## Dataset items
--*--

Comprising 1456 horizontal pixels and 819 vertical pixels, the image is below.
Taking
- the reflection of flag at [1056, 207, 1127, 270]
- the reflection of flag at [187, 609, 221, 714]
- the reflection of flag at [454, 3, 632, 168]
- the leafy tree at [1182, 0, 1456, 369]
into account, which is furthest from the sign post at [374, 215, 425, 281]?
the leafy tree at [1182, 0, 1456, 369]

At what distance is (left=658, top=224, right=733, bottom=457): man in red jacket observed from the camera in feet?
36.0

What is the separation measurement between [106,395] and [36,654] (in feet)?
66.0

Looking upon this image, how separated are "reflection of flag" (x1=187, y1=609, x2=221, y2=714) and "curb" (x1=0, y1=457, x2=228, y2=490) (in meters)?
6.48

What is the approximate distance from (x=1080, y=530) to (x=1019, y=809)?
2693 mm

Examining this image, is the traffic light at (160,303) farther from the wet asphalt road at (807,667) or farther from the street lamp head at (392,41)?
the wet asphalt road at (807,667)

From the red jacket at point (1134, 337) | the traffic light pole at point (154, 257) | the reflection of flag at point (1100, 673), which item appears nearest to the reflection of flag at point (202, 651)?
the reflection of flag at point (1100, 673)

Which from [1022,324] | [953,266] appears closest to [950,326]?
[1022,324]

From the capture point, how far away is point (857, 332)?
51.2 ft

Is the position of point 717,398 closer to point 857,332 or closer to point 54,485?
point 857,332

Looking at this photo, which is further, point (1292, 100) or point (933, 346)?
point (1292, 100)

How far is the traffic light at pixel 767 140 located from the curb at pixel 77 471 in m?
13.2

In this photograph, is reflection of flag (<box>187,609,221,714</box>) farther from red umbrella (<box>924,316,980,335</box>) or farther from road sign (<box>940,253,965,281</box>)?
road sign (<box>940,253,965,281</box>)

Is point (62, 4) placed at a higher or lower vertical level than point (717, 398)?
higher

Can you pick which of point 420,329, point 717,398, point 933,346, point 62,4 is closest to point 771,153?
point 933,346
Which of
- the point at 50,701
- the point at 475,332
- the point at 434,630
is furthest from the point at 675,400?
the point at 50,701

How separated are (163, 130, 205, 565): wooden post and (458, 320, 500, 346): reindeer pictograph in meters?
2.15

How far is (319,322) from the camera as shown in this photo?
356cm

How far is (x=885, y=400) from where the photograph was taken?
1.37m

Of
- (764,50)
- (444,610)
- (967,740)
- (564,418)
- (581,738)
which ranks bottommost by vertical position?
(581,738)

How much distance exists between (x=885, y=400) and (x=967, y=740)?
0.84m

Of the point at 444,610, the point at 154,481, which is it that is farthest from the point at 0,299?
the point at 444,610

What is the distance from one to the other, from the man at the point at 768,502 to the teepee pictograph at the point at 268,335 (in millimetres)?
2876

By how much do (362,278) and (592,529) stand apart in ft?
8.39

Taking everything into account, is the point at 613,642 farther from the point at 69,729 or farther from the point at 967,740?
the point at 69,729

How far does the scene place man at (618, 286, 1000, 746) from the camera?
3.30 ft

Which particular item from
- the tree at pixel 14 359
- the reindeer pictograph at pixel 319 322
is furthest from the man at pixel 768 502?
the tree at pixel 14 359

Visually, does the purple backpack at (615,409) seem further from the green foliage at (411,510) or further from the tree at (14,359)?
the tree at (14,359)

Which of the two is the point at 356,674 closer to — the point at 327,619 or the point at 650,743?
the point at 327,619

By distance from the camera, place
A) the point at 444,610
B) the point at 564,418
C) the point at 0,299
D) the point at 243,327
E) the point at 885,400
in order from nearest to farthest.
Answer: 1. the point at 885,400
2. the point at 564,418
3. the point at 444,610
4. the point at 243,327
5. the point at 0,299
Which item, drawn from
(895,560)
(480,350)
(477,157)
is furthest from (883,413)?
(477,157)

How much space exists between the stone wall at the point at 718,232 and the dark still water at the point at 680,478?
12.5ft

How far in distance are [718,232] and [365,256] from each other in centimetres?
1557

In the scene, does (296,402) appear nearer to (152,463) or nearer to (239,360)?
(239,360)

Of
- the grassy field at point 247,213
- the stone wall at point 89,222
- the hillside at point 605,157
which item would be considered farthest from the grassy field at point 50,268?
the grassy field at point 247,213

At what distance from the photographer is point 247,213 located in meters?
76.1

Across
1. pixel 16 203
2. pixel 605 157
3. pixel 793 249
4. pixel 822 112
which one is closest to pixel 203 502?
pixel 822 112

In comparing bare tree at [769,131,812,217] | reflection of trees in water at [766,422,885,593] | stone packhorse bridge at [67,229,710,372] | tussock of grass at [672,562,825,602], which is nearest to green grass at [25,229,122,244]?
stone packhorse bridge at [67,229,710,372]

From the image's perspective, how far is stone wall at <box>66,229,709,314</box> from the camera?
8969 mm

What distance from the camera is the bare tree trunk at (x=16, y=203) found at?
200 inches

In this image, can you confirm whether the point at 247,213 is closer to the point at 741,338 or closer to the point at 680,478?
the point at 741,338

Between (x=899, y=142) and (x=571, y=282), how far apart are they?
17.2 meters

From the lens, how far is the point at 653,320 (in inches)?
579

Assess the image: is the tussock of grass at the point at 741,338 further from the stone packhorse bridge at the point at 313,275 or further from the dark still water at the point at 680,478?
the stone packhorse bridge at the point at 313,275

--*--

## EXERCISE BRIEF
Can you reproduce word for word the part of the material that runs from the line containing "In comparing bare" through the end of the material?

## EXERCISE SOLUTION
In comparing bare tree at [769,131,812,217] | reflection of trees in water at [766,422,885,593] | stone packhorse bridge at [67,229,710,372] | tussock of grass at [672,562,825,602], which is nearest to green grass at [25,229,122,244]?
stone packhorse bridge at [67,229,710,372]

From the image's perspective, how far is stone wall at <box>66,229,709,314</box> from the camera?
8969 mm

What distance from the camera is the bare tree trunk at (x=16, y=203) found at?
200 inches

In this image, can you confirm whether the point at 247,213 is closer to the point at 741,338 or closer to the point at 680,478?
the point at 741,338

Between (x=899, y=142) and (x=571, y=282), how far apart are they?
17.2 meters

From the lens, how far is the point at 653,320 (in inches)?
579

Assess the image: is the tussock of grass at the point at 741,338 further from the stone packhorse bridge at the point at 313,275 or further from the dark still water at the point at 680,478?
the stone packhorse bridge at the point at 313,275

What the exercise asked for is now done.